### GEGEVEN TEKST

Zonder een inhoudelijk oordeel over het besluit te geven, ben ik van mening dat het besluit van de NMa past in de voor de economische regulering geldende doelstelling, te weten het tegengaan van misbruik van de economische machtspositie door de luchthaven. Overigens voorziet de wet dat belanghebbenden beroep kunnen aantekenen tegen besluiten van de NMa in het kader van de economische regulering.

Mede in dit licht is het voorbarig nu reeds definitieve conclusies te trekken over de werking van het gehele stelsel van economische regulering en het daaruit voortvloeiende toezicht van de NMa.

Meer definitieve uitspraken zullen kunnen worden gedaan in de voorziene evaluatie van de wet. Deze zal binnen 4 jaar na de inwerkingtreding op 19 juli 2006 plaatsvinden.

Ten slotte wil ik U melden dat de Minister van Financiën namens de Staat het aandeelhouderschap uitoefent in de NV Luchthaven Schiphol. Vanuit het aandeelhouderschap wordt geen directe invloed uitgeoefend op de tarieven die door de luchthaven worden vastgesteld, na consultatie met de gebruikers. Bovendien legt het gekozen reguleringssysteem randvoorwaarden op aan de tarieven.

Ook is de Staat als aandeelhouder in het geheel niet betrokken bij de oordeelsvorming van de NMa naar aanleiding van aanvragen van gebruikers.

Ik ga er vanuit U hiermede voldoende te hebben geïnformeerd over de economische regulering in relatie tot de invloed die de Staat als aandeelhouder uitoefent in deze.

######
### RUWE GEGEVENS

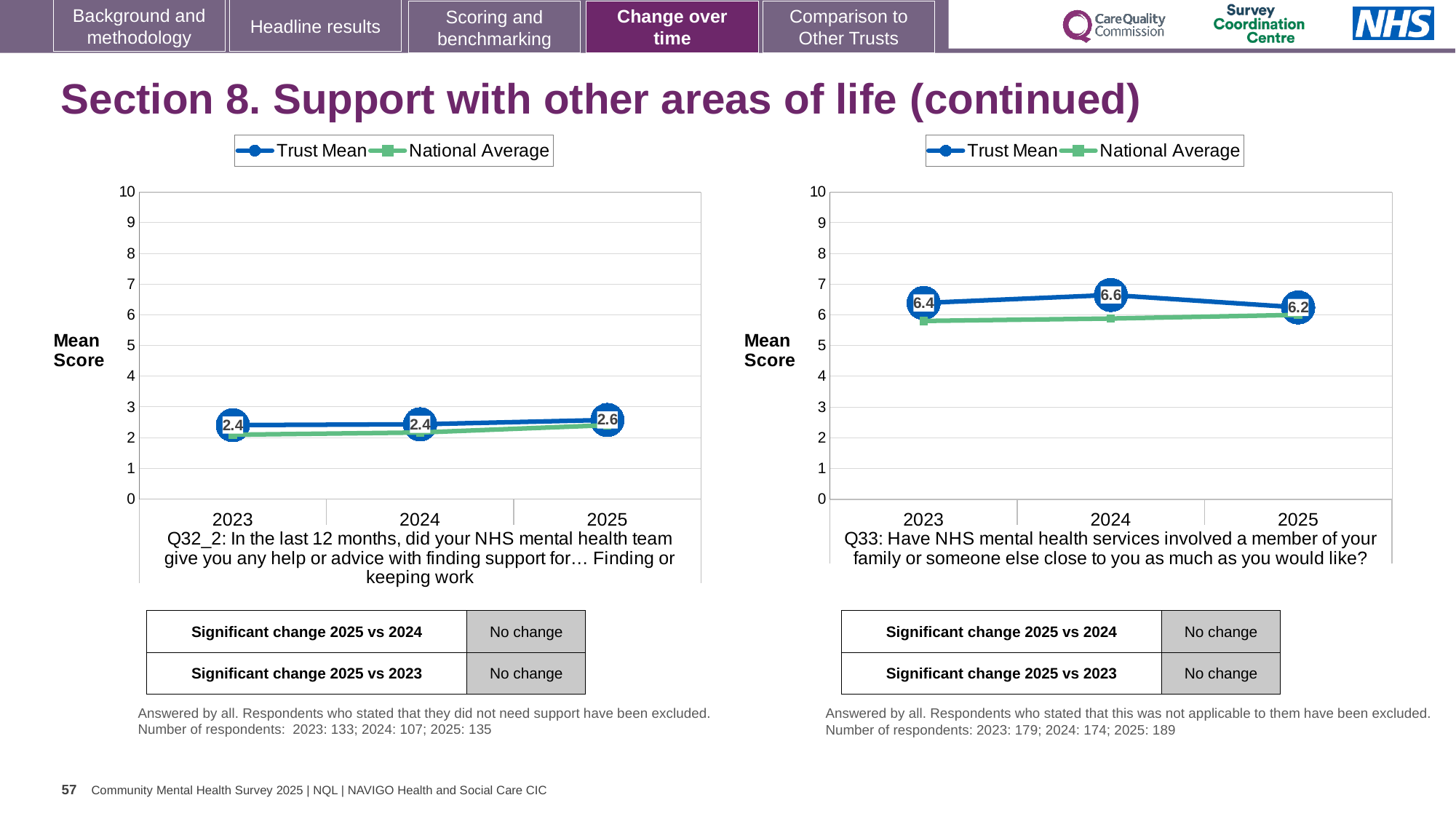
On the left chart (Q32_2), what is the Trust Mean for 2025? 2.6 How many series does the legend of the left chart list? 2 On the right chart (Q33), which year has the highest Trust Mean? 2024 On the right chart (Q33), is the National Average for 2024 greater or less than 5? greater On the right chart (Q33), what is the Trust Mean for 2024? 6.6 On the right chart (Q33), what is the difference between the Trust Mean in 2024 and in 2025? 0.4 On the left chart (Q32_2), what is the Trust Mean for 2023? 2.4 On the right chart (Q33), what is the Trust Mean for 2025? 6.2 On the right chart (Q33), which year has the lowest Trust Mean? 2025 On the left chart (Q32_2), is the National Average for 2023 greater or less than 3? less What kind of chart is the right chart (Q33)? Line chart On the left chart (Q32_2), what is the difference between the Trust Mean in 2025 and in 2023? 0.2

######

OPDRACHT: Schrijf een deel van de tekst over de economische regulering van Schiphol letterlijk over: begin bij de woorden die "Meer definitieve uitspraken" bevatten en stop na "19 juli 2006 plaatsvinden.". De regels spelen hierbij geen enkele rol.

OPLOSSING:
Meer definitieve uitspraken zullen kunnen worden gedaan in de voorziene evaluatie van de wet. Deze zal binnen 4 jaar na de inwerkingtreding op 19 juli 2006 plaatsvinden.